- **EXERCISE AIM**:
Find and copy the lines in the records beneath this task that contain the word "name".

- **DATA**:
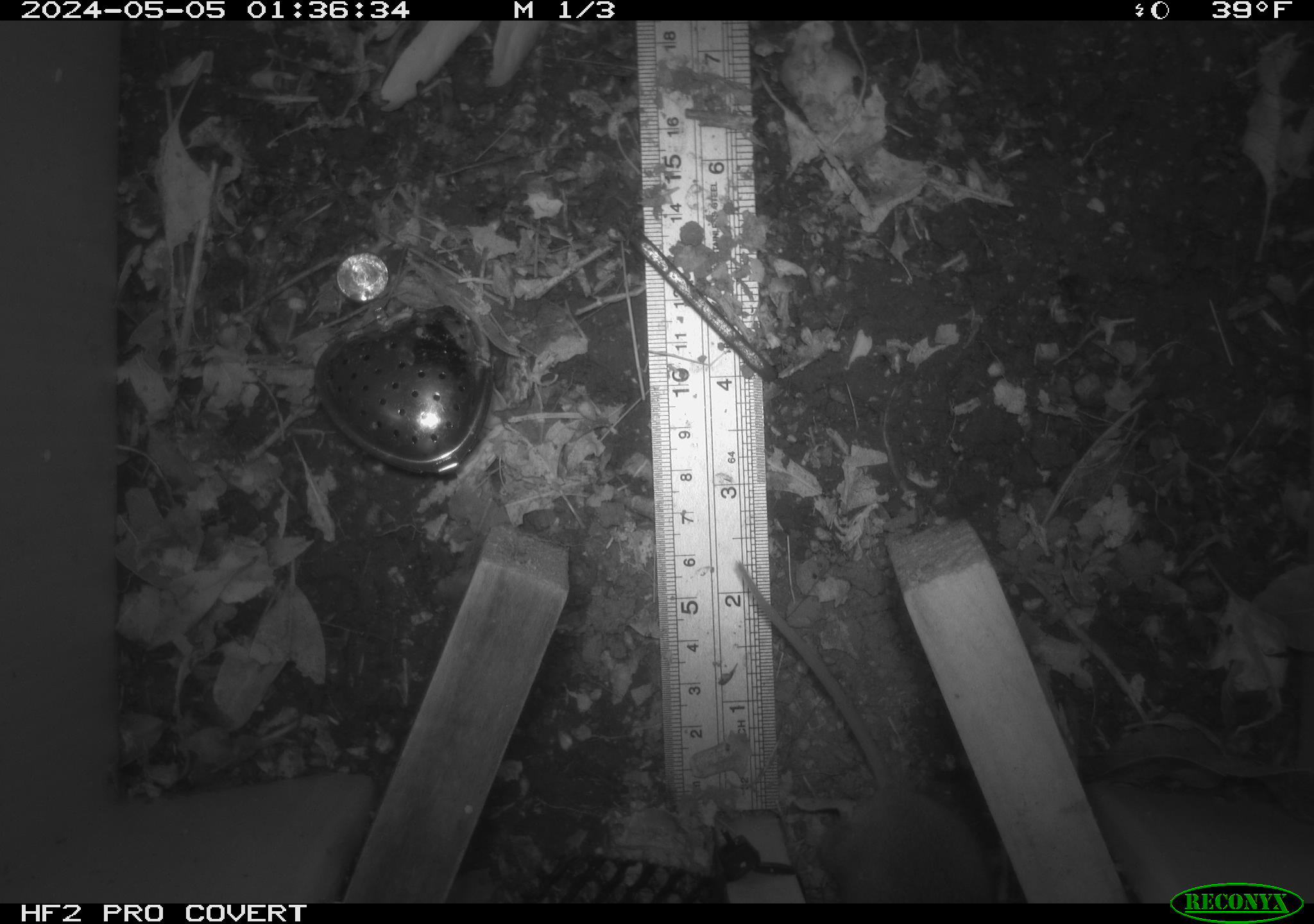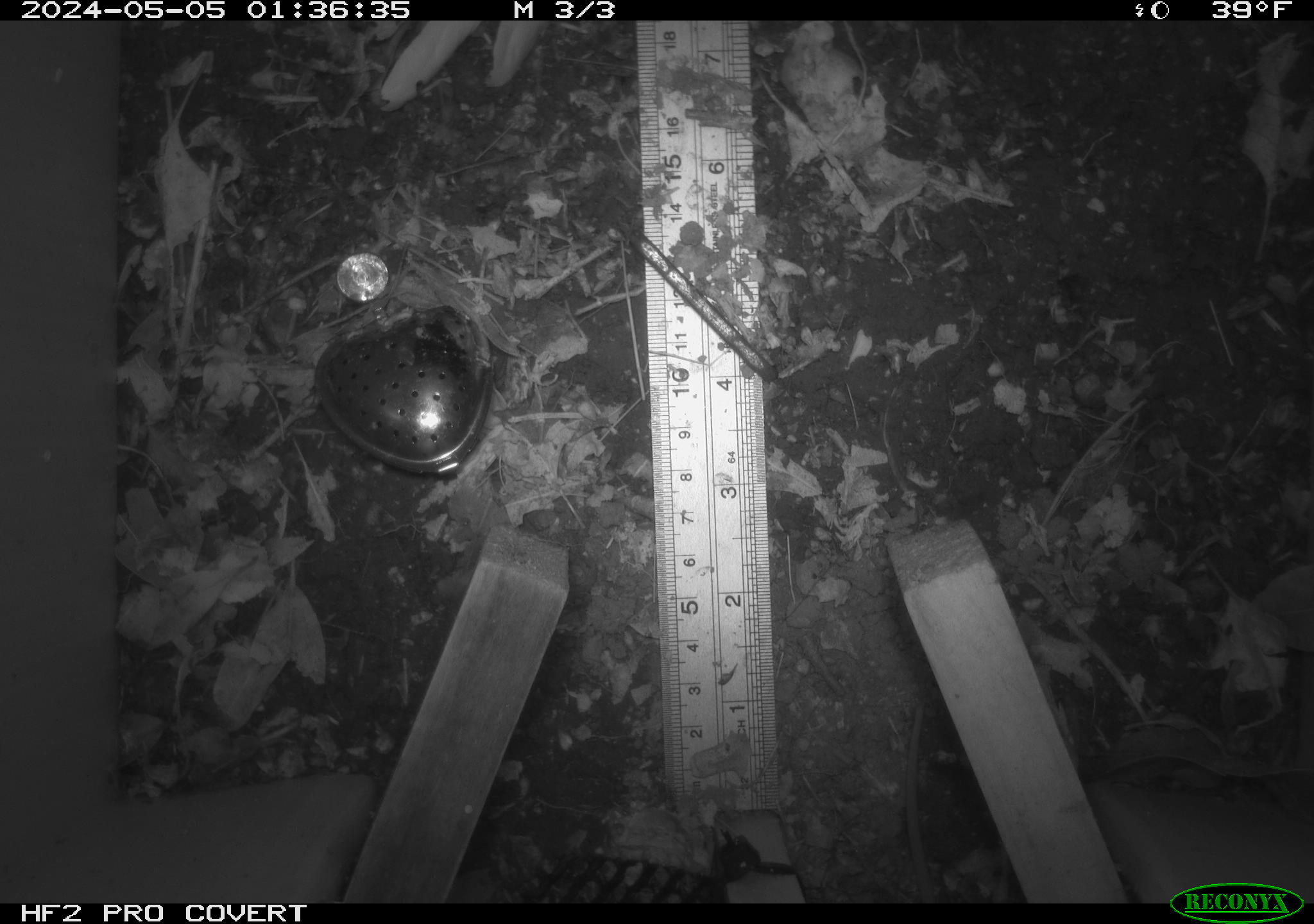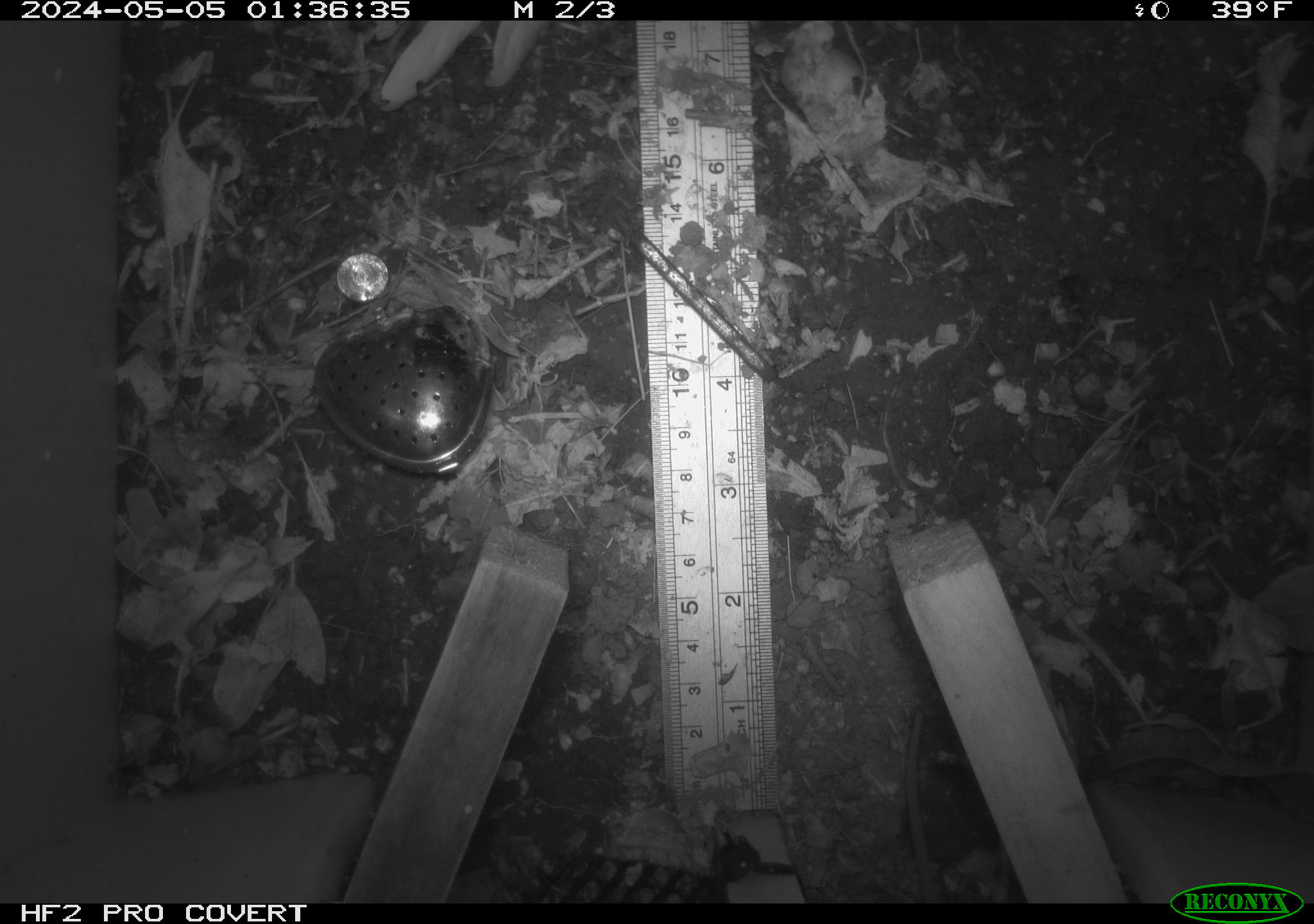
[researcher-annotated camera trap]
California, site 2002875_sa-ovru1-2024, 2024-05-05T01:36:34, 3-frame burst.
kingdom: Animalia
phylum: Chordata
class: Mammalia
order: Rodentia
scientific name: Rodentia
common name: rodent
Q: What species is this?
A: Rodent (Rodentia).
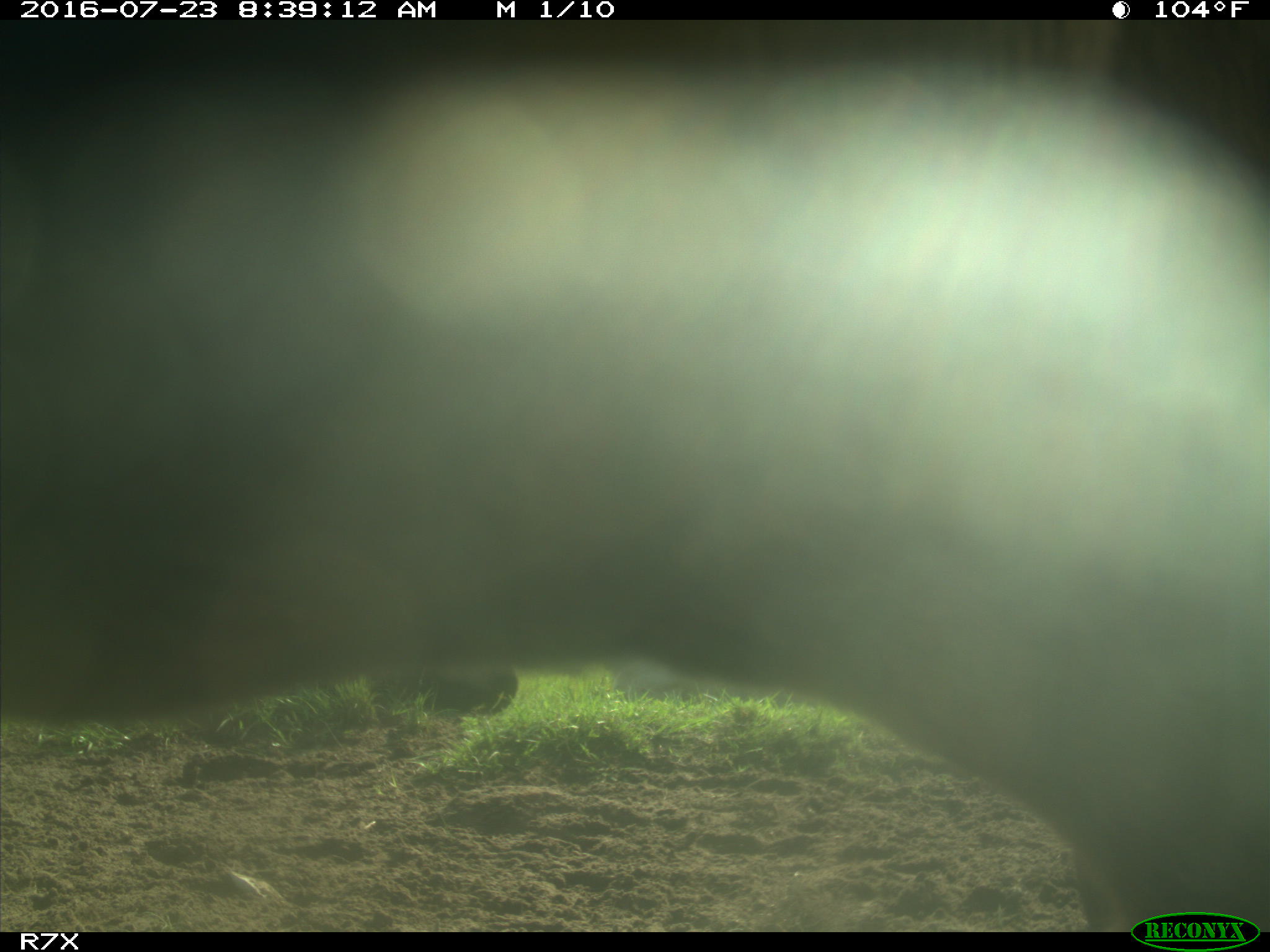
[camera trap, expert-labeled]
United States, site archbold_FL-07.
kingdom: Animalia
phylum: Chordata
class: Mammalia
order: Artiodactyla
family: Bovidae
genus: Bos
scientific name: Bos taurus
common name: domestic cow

- **ANSWER TO THIS TASK**:
scientific name: Rodentia
common name: rodent
scientific name: Bos taurus
common name: domestic cow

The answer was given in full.